Nuit et jour


 

Il ne sait plus rien du tout.
Certes le corps qu'il est continue. C'est bien là la seule certitude. Mais rien n'est plus incertain que son devenir. Des excroissances abdominales, une détérioration dentaire, et puis ces perturbations du sommeil, les intempestives douleurs des nerfs, bref, tout ce qu'il espère c'est un peu de lenteur dans la dégradation, un possible masquage des dégâts, une capacité à prendre en charge à mesure.
Et puis aller vers l'inconnu — c'est ce qui le réjouit, perdre les pédales, se perdre dans l'inconnu.
Comme l'enfant dans la forêt des contes.
L'air frais est étonnement agréable sur le visage — le rectangle noir de la fenêtre ouvert sur la nuit étonnement mat. La plupart des étoiles ont disparu ou se sont réduites à un scintillement infime, dispersé dans la matité du noir qui semble vivre — ce grand rectangle vertical de la fenêtre-nuit à la base duquel il est allongé — et aller vers la certitude d'une aube nouvelle.
Il embarque — dans la lenteur, il ne veut rien précipiter. Le monde tel qu'il a été — toutes les choses en cours — doit se laisser bouleverser, les pièces du puzzle lui tomber des mains. Au ralenti — imagine-t-il. 

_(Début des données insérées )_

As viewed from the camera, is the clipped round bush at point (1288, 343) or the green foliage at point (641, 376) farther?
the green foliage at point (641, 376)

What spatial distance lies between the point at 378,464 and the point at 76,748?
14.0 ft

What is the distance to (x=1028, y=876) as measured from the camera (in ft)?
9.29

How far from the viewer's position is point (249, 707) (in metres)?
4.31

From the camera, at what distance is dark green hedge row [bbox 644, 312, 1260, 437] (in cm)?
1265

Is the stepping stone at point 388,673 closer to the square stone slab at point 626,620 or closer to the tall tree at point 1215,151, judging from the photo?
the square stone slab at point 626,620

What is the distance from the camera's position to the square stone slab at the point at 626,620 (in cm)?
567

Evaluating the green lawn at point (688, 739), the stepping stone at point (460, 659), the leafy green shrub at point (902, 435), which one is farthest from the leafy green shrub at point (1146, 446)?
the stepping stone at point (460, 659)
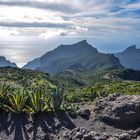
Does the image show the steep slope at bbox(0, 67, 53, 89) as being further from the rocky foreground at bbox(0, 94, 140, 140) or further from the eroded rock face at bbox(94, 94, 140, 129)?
the eroded rock face at bbox(94, 94, 140, 129)

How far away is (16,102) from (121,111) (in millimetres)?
5371

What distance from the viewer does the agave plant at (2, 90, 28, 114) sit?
67.4ft

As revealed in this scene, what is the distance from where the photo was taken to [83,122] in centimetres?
1933

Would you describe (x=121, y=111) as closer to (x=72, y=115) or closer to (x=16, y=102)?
(x=72, y=115)

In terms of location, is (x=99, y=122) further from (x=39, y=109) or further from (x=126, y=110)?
(x=39, y=109)

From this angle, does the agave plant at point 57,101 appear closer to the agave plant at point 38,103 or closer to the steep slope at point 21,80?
the agave plant at point 38,103

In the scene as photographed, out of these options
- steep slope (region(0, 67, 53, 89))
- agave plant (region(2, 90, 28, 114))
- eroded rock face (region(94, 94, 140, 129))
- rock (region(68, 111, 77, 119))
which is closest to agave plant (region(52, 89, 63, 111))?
rock (region(68, 111, 77, 119))

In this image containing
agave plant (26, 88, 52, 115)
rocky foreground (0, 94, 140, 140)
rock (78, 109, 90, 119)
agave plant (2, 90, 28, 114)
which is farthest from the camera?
agave plant (2, 90, 28, 114)

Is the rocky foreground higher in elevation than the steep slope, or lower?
higher

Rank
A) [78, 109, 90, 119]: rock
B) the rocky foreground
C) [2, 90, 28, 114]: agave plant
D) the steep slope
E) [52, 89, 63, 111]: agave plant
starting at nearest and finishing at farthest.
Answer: the rocky foreground < [78, 109, 90, 119]: rock < [52, 89, 63, 111]: agave plant < [2, 90, 28, 114]: agave plant < the steep slope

Au fond d'un étroit couloir ouvert sur la rue, il y a une femme dans l'ombre, assise sur une cuvette de wc qui me fait face. Elle a l'air assez âgée, elle parle d'une belle voix grave. Je crois d'abord qu'elle lit, mais cela concerne la lecture qu'elle vient de faire, comme des recommandations, une marche à suivre, un art de faire élaboré. Puis elle est près de moi et notre conversation engagée nous rapproche. Elle a un beau visage, plus jeune que je ne l'aurais cru, lisse et fin, profilé à la manière d'un oiseau, et un seul œil, c'est très gracieux. Je vois l'autre œil maintenant dans cette même partie lisse. Un oiseau ou peut-être un profil égyptien. 

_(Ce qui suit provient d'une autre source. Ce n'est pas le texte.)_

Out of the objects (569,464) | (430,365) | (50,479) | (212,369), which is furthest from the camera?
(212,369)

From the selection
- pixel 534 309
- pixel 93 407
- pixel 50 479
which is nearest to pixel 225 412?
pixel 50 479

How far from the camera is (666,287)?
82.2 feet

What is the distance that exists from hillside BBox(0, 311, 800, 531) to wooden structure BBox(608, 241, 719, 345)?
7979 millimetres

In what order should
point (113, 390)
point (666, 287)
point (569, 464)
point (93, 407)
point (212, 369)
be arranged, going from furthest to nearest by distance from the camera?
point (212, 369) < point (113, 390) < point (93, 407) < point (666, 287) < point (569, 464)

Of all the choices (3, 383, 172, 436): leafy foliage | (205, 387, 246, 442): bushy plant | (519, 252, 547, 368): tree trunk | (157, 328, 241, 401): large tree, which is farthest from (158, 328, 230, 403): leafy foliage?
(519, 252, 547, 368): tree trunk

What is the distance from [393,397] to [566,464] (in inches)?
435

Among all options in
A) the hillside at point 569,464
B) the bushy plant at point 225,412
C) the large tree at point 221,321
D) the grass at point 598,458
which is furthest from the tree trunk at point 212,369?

Alors que la nuit est devenue bleue, des étoiles scintillent merveilleusement, peu nombreuses, quelques unes brillantes, bien définies sans doute pour qui les connaît, d'autres, têtes d'épingles, éclats de diamant minuscules. Le bleu de la nuit s'éclaircit sensiblement, atténue, avale peu à peu le semis de diamants.
En bas la clarté de l'aube apparaît à l'horizon, piquée de quelques étoiles d'argent encore.
Tel est le temps de la création — étonnement tranquille.
Un air frais délicieux à respirer, encore, juste avant l'afflux bruyant et pollué des voitures.
Dans la fenêtre un rectangle de soie lavande se découpe et semble s'éclaircir.
Un corbeau qu'il ne voit pas le salue en passant de trois larges notes graves. Le jour sera propice.